_TASK OBJECTIVE_: Extend the passage on Ohio's rules for lawyer solicitation and fields of practice, picking up after its last sentence.

_SOURCE PASSAGE_:

***

Comparison to former Ohio Code of Professional Responsibility
Rule 7.3 embraces the provisions of DR 2-104(A), DR 2-101(F) and DR 2-101(H), with modifications.
At division (c), the rule broadens the types of communications that are permitted by authorizing the use of recorded telephone messages and electronic communication via the Internet. Further, in keeping with the new methods of communication that are authorized, the provisions of DR 2-101(F) regarding disclosures are incorporated and modified to apply to all forms of permissible direct solicitations.
The provisions of DR 2-101(F)(2) have been incorporated in division (c) and modified to reduce the micromanagement of lawyer contact, which previously had been the subject of abuse, by requiring that the disclaimers “ADVERTISEMENT ONLY” and “ADVERTISING MATERIAL” be “conspicuously” displayed. The requirements contained in DR 2-101(F)(2)(b) regarding disclaimers of prior acquaintance or contact with the addressee and avoidance of personalization have not been retained.
The provisions of DR 2-101(F)(4) [pre-service solicitation of defendants in civil actions] have been inserted as a new division (d), and the provisions of DR 2-101(H) [solicitation of accident or disaster victims] have been inserted as a new division (e).
Comparison to ABA Model Rules of Professional Conduct
Rule 7.3 contains the following substantive changes to Model Rule 7.3:
With the modifications discussed above, the requirements placed upon the lawyer involved in the direct solicitation of prospective clients are more stringent than the requirements contained in division (c) of the Model Rule. Because a lawyer is not likely to have actual knowledge [Rule 1.0(g)] of a prospective client’s need for legal services, the Model Rule standard contained in division (c) is changed to “* * * soliciting professional employment from a prospective client whom the lawyer reasonably believes to be in need of legal services * * *.” See Rule 1.0(j).
Division (d), regarding preservice solicitation of defendants in civil actions, has been inserted.
Division (e), regarding direct solicitation requirements respecting solicitation of accident or disaster victims and their families, has been inserted.
Added to the rule is Comment [7A], which discusses the rationale for inclusion of the new division (e).
(a) A lawyer may communicate the fact that the lawyer does or does not practice in particular fields of law or limits his or her practice to or concentrates in particular fields of law.
(b) A lawyer admitted to engage in patent practice before the United States Patent and Trademark Office may use the designation “Patent Attorney” or a substantially similar designation.
(c) A lawyer engaged in trademark practice may use the designation “Trademarks,” “Trademark Attorney,” or a substantially similar designation.
(d) A lawyer engaged in Admiralty practice may use the designation “Admiralty,” “Proctor in Admiralty,” or a substantially similar designation.
(e) A lawyer shall not state or imply that a lawyer is a specialist in a particular field of law, unless both of the following apply:
(1) the lawyer has been certified as a specialist by an organization approved by the Supreme Court Commission on Certification of Attorneys as Specialists; (2) the name of the certifying organization is clearly identified in the communication.
 Division (a) of this rule permits a lawyer to indicate areas of practice in communications about the lawyer’s services. If a lawyer practices only in certain fields, or will not accept matters except in a specified field or fields, the lawyer is permitted to so indicate.
 Divisions (b) and (c) recognize the long-established policy of the Patent and Trademark Office for the designation of lawyers practicing before the office. Division (d) recognizes that designation of Admiralty practice has a long historical tradition associated with maritime commerce and the federal courts.

***

_Stored data entries_:
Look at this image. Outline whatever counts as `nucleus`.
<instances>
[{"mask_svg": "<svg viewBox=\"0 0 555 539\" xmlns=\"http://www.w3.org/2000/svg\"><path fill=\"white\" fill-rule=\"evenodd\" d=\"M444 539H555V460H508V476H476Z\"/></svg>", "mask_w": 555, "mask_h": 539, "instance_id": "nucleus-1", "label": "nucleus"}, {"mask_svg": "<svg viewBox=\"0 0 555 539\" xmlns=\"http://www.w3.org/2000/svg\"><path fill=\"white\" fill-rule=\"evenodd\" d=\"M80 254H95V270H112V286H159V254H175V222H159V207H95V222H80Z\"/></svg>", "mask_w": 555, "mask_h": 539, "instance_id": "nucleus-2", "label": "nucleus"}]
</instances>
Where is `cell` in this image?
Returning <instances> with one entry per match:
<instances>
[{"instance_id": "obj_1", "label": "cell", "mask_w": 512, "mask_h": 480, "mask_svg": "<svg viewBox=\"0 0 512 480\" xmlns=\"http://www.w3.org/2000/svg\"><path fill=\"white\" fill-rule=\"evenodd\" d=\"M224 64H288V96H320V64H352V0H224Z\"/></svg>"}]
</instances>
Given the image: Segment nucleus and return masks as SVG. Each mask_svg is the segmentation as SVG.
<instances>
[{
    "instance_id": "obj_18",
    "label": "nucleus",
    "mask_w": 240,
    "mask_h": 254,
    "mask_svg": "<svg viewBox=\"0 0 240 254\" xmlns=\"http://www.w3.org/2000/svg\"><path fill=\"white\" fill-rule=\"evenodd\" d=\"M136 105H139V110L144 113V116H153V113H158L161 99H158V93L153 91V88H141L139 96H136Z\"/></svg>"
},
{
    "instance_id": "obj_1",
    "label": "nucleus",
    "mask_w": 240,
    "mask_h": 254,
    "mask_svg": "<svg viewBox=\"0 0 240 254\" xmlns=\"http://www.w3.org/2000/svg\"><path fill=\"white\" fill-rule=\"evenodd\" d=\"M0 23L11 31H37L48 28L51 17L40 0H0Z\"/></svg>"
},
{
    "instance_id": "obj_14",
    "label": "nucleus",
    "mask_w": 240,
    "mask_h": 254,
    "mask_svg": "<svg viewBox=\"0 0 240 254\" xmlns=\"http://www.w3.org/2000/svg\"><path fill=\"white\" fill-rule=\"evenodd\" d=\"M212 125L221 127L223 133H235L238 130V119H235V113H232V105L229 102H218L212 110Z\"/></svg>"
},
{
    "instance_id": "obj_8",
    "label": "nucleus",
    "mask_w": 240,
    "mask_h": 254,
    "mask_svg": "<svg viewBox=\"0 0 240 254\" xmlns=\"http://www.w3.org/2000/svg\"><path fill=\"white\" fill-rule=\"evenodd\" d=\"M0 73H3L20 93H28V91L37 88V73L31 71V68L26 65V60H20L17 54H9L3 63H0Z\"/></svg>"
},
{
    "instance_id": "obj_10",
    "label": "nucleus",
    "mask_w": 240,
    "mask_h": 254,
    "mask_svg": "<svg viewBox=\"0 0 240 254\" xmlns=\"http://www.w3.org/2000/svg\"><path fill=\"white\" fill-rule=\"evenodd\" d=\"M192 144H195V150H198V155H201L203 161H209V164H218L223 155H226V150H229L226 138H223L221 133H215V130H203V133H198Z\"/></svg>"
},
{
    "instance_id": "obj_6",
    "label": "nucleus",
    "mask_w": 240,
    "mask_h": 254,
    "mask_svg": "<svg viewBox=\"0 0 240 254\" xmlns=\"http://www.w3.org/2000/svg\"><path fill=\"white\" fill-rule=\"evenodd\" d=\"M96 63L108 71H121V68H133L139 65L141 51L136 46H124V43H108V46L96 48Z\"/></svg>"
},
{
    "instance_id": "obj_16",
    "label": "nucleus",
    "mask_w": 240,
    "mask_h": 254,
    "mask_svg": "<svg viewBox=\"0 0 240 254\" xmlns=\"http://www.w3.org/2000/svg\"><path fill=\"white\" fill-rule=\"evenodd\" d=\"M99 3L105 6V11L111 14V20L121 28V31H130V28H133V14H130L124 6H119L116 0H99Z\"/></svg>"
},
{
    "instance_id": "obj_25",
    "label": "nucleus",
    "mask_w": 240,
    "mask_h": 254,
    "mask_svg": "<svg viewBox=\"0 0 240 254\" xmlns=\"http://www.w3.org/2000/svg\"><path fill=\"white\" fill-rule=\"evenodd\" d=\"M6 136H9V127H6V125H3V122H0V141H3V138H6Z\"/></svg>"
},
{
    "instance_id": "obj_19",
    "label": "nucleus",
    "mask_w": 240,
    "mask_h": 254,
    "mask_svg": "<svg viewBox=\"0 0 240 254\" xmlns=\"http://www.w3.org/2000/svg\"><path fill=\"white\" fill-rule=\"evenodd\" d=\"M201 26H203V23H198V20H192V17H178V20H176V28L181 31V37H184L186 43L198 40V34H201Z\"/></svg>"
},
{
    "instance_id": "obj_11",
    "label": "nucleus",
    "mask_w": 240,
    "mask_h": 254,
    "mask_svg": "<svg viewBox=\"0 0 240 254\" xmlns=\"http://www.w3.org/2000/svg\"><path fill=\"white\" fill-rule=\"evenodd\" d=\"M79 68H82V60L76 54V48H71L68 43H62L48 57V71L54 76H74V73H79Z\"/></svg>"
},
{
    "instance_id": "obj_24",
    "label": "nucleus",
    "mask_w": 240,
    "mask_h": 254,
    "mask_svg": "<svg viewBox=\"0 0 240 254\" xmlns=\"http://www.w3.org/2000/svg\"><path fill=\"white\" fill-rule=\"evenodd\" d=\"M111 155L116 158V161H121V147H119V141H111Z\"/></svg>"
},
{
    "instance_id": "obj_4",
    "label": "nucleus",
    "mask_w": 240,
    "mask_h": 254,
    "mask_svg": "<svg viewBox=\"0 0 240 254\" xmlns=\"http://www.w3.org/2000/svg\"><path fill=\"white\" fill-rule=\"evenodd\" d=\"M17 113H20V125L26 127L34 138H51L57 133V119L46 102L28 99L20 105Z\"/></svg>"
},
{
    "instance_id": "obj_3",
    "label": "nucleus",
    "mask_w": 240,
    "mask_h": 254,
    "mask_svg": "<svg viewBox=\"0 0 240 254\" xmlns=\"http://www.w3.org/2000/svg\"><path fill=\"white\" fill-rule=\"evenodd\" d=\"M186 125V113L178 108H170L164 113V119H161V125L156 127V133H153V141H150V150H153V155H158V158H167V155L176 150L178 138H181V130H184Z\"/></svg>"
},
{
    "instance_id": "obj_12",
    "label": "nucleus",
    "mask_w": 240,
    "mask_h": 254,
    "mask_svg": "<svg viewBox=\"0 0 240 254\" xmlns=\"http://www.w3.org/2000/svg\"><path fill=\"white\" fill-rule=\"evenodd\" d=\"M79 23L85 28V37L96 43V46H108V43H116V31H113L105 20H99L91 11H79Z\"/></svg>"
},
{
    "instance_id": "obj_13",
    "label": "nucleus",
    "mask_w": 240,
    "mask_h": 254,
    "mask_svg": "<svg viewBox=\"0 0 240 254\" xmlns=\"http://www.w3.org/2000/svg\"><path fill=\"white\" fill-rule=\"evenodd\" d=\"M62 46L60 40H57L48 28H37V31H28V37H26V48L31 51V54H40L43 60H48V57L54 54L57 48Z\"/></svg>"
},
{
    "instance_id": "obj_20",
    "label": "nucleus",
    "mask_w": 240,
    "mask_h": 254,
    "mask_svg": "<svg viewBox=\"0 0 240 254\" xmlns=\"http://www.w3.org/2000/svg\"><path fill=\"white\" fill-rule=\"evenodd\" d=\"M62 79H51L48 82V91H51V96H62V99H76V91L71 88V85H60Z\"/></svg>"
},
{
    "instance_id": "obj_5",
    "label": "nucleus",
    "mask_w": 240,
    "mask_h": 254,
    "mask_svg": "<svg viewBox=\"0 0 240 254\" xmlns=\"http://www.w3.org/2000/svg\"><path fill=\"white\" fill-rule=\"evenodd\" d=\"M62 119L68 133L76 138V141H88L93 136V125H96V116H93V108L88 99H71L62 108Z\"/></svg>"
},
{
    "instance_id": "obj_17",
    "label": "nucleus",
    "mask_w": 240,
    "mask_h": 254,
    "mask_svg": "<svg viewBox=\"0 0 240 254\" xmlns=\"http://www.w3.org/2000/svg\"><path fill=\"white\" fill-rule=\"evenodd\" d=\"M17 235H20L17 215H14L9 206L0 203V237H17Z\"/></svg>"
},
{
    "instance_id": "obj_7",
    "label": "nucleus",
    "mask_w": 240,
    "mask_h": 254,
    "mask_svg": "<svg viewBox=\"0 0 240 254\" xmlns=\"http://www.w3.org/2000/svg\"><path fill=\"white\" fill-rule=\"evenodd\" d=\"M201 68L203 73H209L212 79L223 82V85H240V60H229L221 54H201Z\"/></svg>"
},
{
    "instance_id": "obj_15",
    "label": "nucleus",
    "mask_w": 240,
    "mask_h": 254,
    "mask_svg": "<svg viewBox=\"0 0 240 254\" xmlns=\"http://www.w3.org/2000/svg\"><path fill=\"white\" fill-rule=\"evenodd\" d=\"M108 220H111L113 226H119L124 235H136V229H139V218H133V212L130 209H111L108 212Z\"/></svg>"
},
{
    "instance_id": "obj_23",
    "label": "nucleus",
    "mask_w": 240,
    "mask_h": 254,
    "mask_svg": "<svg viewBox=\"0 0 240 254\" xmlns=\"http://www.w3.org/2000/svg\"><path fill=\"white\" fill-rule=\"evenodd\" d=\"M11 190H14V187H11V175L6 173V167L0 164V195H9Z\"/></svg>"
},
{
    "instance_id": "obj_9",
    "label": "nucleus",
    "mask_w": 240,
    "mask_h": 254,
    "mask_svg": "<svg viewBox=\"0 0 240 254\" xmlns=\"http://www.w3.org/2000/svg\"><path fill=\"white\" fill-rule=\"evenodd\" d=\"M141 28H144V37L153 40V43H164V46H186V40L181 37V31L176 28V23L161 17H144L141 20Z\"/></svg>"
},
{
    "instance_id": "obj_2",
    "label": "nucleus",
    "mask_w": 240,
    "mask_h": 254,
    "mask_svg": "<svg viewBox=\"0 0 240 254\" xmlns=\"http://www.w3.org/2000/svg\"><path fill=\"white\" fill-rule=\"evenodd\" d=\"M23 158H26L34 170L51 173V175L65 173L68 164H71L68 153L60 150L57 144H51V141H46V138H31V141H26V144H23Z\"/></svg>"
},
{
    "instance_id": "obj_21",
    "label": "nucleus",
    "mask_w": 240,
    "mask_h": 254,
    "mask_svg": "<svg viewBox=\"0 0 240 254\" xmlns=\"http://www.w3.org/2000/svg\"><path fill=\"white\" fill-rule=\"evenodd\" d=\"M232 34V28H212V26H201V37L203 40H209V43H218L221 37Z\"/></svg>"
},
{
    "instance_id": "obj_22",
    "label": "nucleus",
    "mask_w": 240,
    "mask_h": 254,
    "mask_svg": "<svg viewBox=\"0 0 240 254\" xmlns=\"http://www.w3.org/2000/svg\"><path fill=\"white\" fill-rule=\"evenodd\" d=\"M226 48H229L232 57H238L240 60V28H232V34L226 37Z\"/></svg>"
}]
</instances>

***

_OUTPUT FOR THIS EXERCISE_:
 Division (e) permits a lawyer to state that the lawyer is a specialist in a field of law if such certification is granted by an organization approved by the Supreme Court Commission on Certification of Attorneys as Specialists. Certification signifies that an objective entity has recognized an advanced degree of knowledge and experience in the specialty area greater than is suggested by general licensure to practice law. Certifying organizations may be expected to apply standards of experience, knowledge, and proficiency to ensure that a lawyer’s recognition as a specialist is meaningful and reliable. In order to ensure that consumers can obtain access to useful information about an organization granting certification, the name of the certifying organization must be included in any communication regarding the certification. Comparison to former Ohio Code of Professional Responsibility
 Rule 7.4 is comparable to DR 2-105 except that it permits a lawyer to state that he or she is a “specialist,” practices a “specialty,” or “specializes in” particular fields, subject to the “false and misleading” standard contained in Rule 7.1.
Comparison to ABA Model Rules of Professional Conduct
Rule 7.4(a) is modified to include the existing ability of a lawyer to indicate that the lawyer’s practice is limited to or concentrates in particular fields of law. Division (c) is added from DR 2-105(A)(1) and the remaining divisions are relettered.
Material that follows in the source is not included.